Click the icon to open the API wizard. For more information, see Logi Predict API.
- Algorithm - The algorithm-related training options used for this training run.
- Training Columns - The number of columns selected for use during training. The number is also a link, click it to see information that provides insight into how the data was used:
In the example above, you can see which columns were used for the training, and also which columns were affected by the Smart Data Cleanup feature. In the example, three columns were ignored during training because more than 40% of their values were blank. Click X to close the panel.
- Training Rows - The number of rows of data used in this training.
- Test Predictions Distribution - An indication of the number of categorizations (2) used and a visualization of the distribution of the two values in the data.
Hover your mouse cursor over the chart, as shown above, to see the actual distribution count.
- Test Accuracy % - The accuracy of this model after training with these options. Click the View Details link to see information about this accuracy score:
These statistics indicate the quality of the model. If the accuracy is low, try adjusting the training options and retraining the model. Click X to close the panel.
- Time - The timestamp and duration of the training.
- Actions - The Refresh icon sets the controls for data selections and training options on this page to those used when this training was run, so that you can see the full details or make adjustments and rerun the training. Click the Trashcan icon, which only appears in table entries not selected for use with a prediction plan but is shown here for illustration purposes, to delete the entry from the table.
You can click many of the column headers to sort the table on that column.
Once you've created and trained an accurate model, you're ready to use it in a prediction plan, as discussed in Logi Predict Setup and Use.
Production data, as we all know, is rarely in pristine condition. This can affect the accuracy of model training, so Logi Predict includes a Smart Data Cleanup feature that attempts to compensate for various data situations.
Smart Data Cleanup does not update or rewrite the actual data in your data source - it applies its compensations to values in memory after reading the data, before they're used for training.

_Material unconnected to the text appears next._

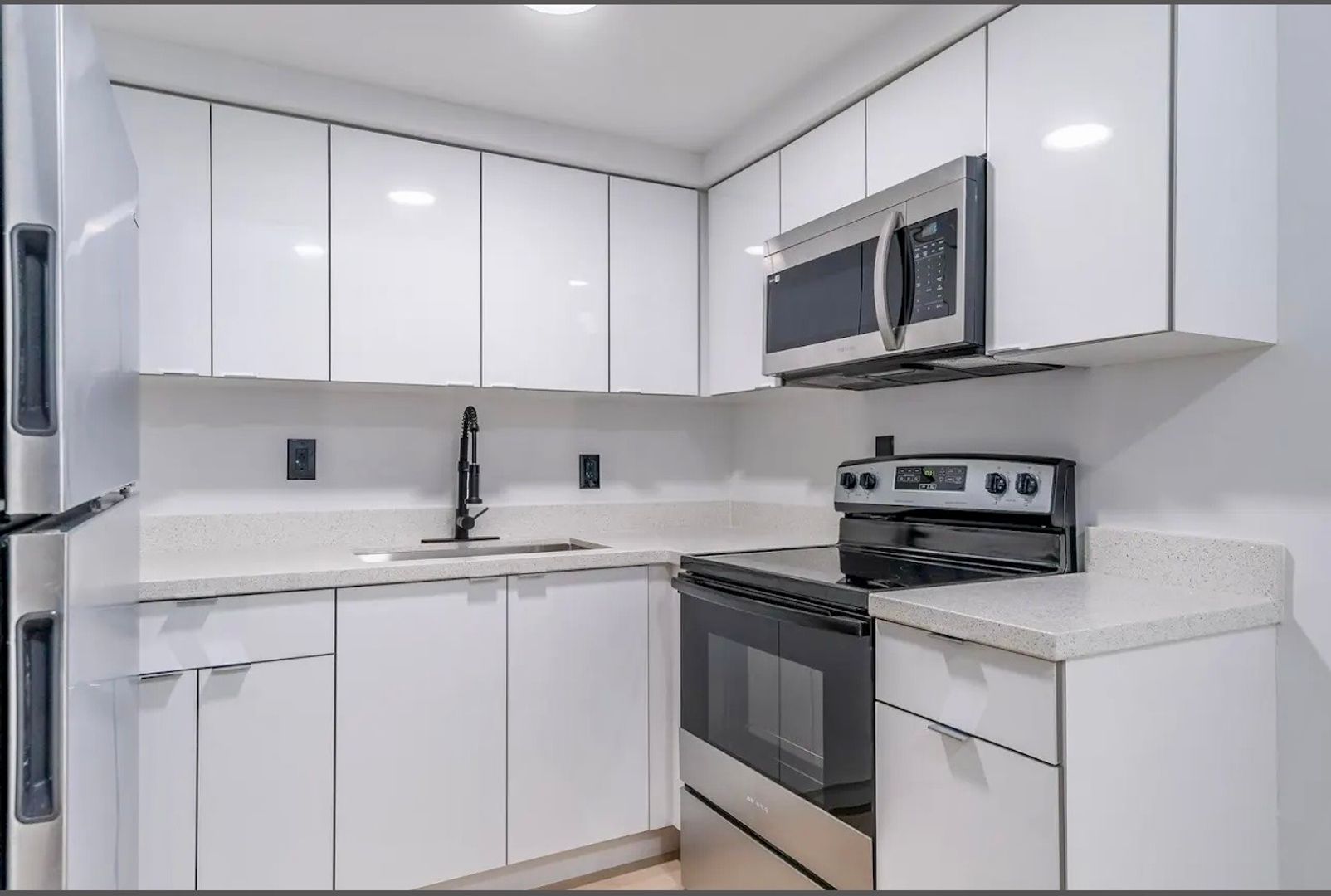North Miami Apartment: 12215 W Dixie Hwy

Smart Data Cleanup works by applying a set of data management rules, which are shown below. Note that the thresholds and quantities shown are defaults that may be changed by your system admin or application developer.
- Ignore highly-correlated columns (columns with values that match 80% of another column's values)
- Ignore columns whose values are all the same (zero variance)
- Ignore duplicated rows
- Ignore a Numeric column with missing data values ("NA") in 40% or more of its rows
- Replace the NAs with a Mean value in Numeric columns with NAs in less than 40% of its rows
- Replace Categorical column "" with NAs
- Replace Categorical column NAs with the "UnknownNAs" string value as a new category
- Replace spaces or invalid characters in Categorical column values with dots or underscores (R Make.Names function)
- Ignore Categorical values with more than six levels
Unless your data has been specifically groomed in advance for analysis, we recommend that you leave this feature enabled in the training options.